To Ronn Neff's "Diary of a census resister "

Readers' experiences

We didn't receive a census form, and we thought we were not in their sights. We have never received a form, and we should have for 1980 and 1990.

Two weeks ago we found a census notice on our front door asking us to please call to make an appointment to fill out the long form — that was a Friday, I think. On Sunday afternoon, an older white-haired gentleman came to the door, which unfortunately was open. When he shouted hello, my husband went to answer. From upstairs I heard our visitor say he was from the Census Bureau, and I made a beeline for the door. He said, "I'd like to ask you a few questions," to which my painfully polite husband said, "Sure," and started to go outside. I got there in time to grab my husband by the elbow and yank him back into the house, saying, "We are not answering any questions."

"But I just want to ask a few questions."

"We aren't answering."

"Why not?"

"Because we don't have to."

"I just want to tell you what the questions are."

"I know what the questions are, and we are not answering."

"Why not?"

"Look, I'm not going to argue with you. I'm not telling you anything."

"Even your name?"

"Especially not my name." I had to close the door in his face.

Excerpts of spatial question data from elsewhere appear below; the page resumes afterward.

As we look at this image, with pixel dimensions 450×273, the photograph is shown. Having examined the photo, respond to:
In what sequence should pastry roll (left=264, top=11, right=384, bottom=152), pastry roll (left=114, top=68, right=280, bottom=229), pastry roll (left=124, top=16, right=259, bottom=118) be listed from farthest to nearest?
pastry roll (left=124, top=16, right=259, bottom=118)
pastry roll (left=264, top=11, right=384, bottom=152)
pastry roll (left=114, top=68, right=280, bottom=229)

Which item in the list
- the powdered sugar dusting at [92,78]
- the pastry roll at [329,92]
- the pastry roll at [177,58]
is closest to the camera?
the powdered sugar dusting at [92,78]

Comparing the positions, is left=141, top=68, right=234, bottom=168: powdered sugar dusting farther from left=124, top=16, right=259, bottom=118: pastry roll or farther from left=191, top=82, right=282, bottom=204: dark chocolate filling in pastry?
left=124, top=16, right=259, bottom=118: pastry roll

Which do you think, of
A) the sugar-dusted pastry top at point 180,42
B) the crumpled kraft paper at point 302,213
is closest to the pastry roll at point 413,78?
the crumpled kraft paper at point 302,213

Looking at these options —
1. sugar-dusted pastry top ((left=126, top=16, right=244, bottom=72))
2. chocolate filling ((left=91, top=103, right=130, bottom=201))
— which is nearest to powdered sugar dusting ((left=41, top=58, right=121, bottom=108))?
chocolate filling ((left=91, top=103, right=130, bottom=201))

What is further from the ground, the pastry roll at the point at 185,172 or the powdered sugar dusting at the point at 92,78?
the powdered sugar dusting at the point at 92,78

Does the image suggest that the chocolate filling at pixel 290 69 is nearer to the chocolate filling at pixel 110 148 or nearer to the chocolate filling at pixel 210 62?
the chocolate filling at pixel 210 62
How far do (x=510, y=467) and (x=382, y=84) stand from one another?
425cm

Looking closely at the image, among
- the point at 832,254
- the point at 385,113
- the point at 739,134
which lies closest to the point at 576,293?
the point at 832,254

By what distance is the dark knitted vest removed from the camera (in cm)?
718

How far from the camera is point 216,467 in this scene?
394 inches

A friend told me that her friend refused a census-taker to her face and later was called by that census-taker on his unlisted number. When he asked how she got his phone number, she said it was from his condo company's property manager. He called the property manager and read the receptionist the riot act, but the moronic minimum-wager on the phone who gave all this man's personal information out to some stranger who claimed to be a census-taker — who could have been a mass murderer for all she knew — said, "What's the difference? You have to answer, anyway."

A few months ago I sat at a dinner party made up of supposedly high-IQ tech nerds and had to listen to them complain about how long it took to fill out the form. For my husband's sake, I bit back asking them how they could be so stupid. Did it ever occur to these idiots not to fill it out? Who knows?

Cathy Cuthbert

I figure I'd better tell readers about my experiences with this year's census, just for the record. My story is short and sweet: I've had  no experiences. I got nothing in the mail from this nosy group of people calling themselves "the Census Bureau," and none of them ever paid me a visit or initiated contact in any other way. I'm almost disappointed — I'd like to have some fun, too — but on the other hand, the fewer members of the world's most powerful crime family who know how to find me, the better.